Bu dünyanın ortak algısı yani bileşim noktasının ortak konumu birinci dikkatir. Onun dışındakiler ikinci dikkattir. Birleşim noktası (algı noktası) başka bir yere kayabilir, kontrollü veya kontrolsüz bir şekilde. Amaç kontrollü bir şekilde bunu yapabilmek. Hakim olmaktan kasıt o. Tabi bu bile çok soyut bir anlatım oldu.



tarif değil, nasıl bir hal, herkeste farklı mı, tarifsiz mi, üzerinde konuşulamayacak bir hal mi?


mesela siteyi 2. dikkatle kullanıp 2. dikkatle yazıları okuyabilir miyiz?



İkinci dikkat tek bir hal değil. Birinci dikkatin dışında kalan tüm halleri kapsıyor. Yani sanrılandırıcı almış birinin hali de meditasyonla girilen hali de yüksek ateşli bir hastalıkta ki hali de ikinci dikkat diye adlandırıyoruz.


Elbette siteyi ikinci dikkatte okuyabilirsin ve yazabilirsin.



anladım, teşekkür sonsuz. 1. dikkatle ölüp giden insanlar aklıma geliyorda, korkunç.... hakikaten ölüm söz konusuyken öze özgürlüğe kavuşmak dışında diğer her şey ikincil.



Büyücüler uzayın en derin noktalarına gidebilir ama oradan bir avuç toprak getiremez... DJ



Aslına bakarsan rumana; ikinci dikkatte ölenin de birinci dikkatte ölenden farkı yok.



dediğin şeyi açarmısın sonsuz



Buna en güzel örnek şu şekilde verilebilir.


İnsanlar çok odalı bir sihirli köşkün bir odasında doğarlar.
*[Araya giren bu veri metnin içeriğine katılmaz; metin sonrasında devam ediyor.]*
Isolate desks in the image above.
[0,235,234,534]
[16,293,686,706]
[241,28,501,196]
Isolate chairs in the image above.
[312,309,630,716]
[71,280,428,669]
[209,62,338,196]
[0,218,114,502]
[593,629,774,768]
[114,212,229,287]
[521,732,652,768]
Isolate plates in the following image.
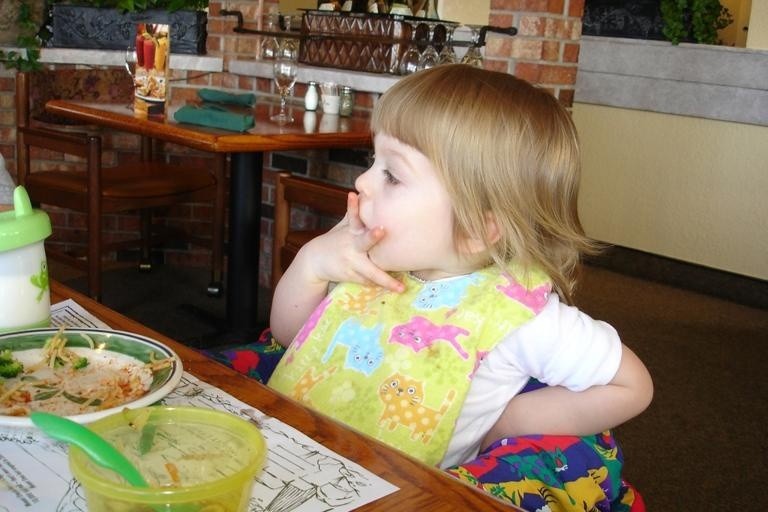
[0,326,185,428]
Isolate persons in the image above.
[265,60,657,473]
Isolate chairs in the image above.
[16,65,226,304]
[270,171,360,304]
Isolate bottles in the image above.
[0,185,52,331]
[304,81,318,110]
[338,85,355,116]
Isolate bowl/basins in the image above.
[67,407,268,511]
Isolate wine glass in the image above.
[402,20,487,75]
[256,10,300,62]
[271,56,297,124]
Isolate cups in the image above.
[320,94,340,114]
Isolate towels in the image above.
[174,105,256,132]
[197,87,257,107]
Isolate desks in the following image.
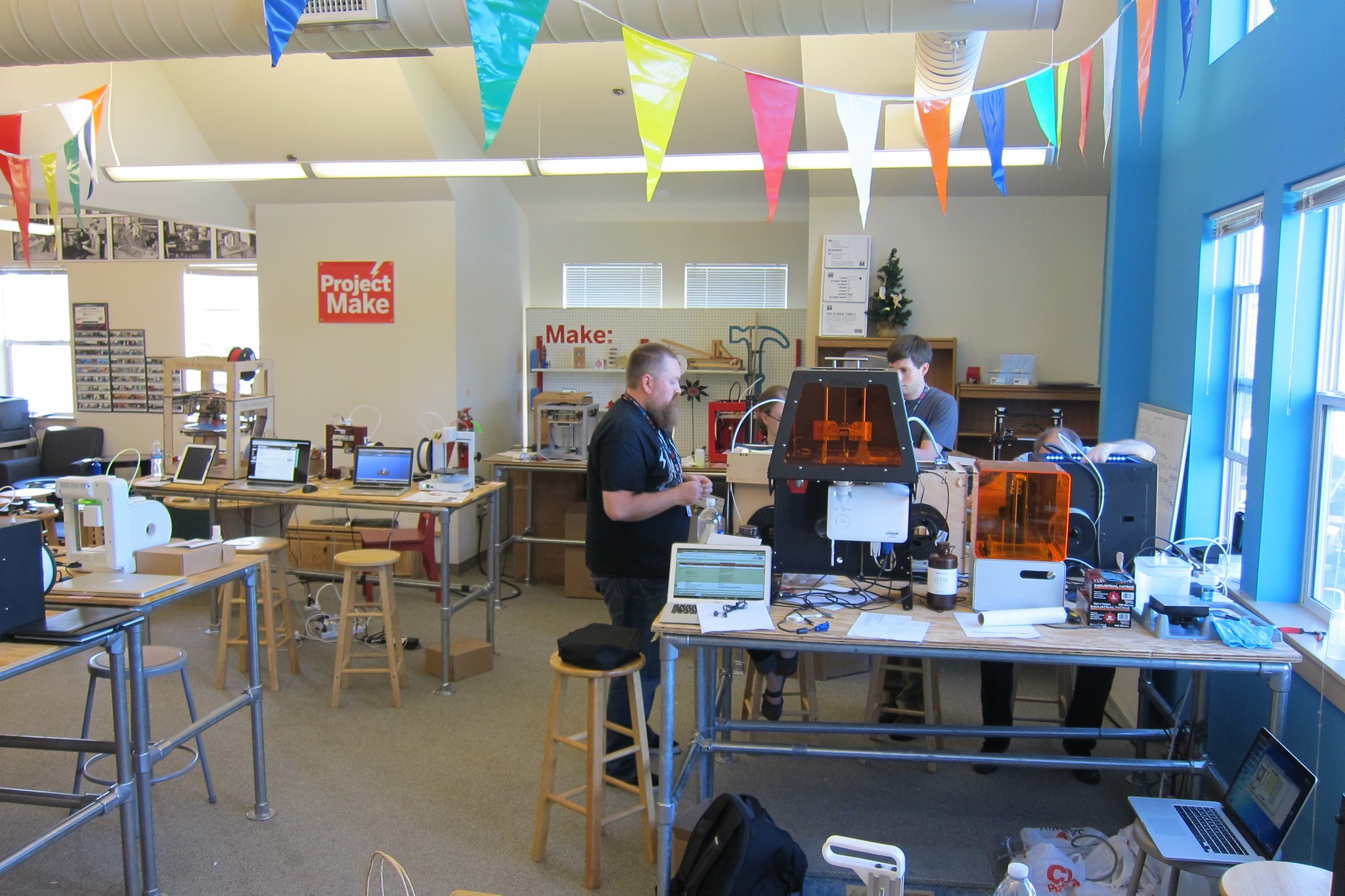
[478,449,732,589]
[93,454,152,481]
[0,610,142,896]
[651,571,1303,896]
[125,469,511,696]
[0,544,278,826]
Bu oda birinci dikkattir. Kimi büyücüler, sanatçılar, filozoflar veya deliler de dahil bu odadan çıkıp başka bir odayı keşfederler. Bazen tüm insanlığın olduğu bu odaya geri dönerler (birinci dikkate yani) bazen de gittikleri odada kalırlar başka bir yere geçemezler.


Yeni çağ görücüleri işte bu perili köşkten de çıkılabileceğini keşfetmişlerdir. (üçüncü dikkat)


Metaforik olarak böyle. Odaları farklı algı biçimleri olarak değerlendirebilirsin.



büyücüler istençlerini kullanarak dünya görüşlerini genişletmeyi öğrenmişlerdir. Benim öğretmenim ve velinimetim bunun en belirgin örneklerini oluşturuyorlardı. Büyük erk adamlarıydılar, ama bilgi adamı değildiler. O devasa görüşlerinin sınırlarını asla aşamadılar, ve konuyu bilmelerine karşın asla özlerinin tamamına ulaşamadılar. Sapkın bi yaşantıları oldu ya da ulaşamayacakları şeyleri istediler demiyorum; treni kaçırdıklarını biliyorlardı; yada gizemin tümü ancak ölümleri sırasında onlara açıklandı. Büyücülük onlara perdeyi biraz aralamıştı, özün tamlığına ulaşmanın gerçek yolunuysa asla bulamamışlardı.

“Büyücülerin görüşü hakkında sana yeterince bilgi verdim; hem de buna kapılmana izin vermeden. Kişi ancak iki görüşü birbirine karşı kışkırtarak aralarından sıyrılıp gerçek dünyaya ulaşabilir, demiştim. Kişi, ancak dünyanın bi görüntü olduğunu tam anlamıyla ayrımsayabildiğinde, özün bütünselliğine ulaşabilir demek istemiştim; bu görüntü ister sıradan bi insanın, isterse bi büyücünün görüşü olsun, fark etmez.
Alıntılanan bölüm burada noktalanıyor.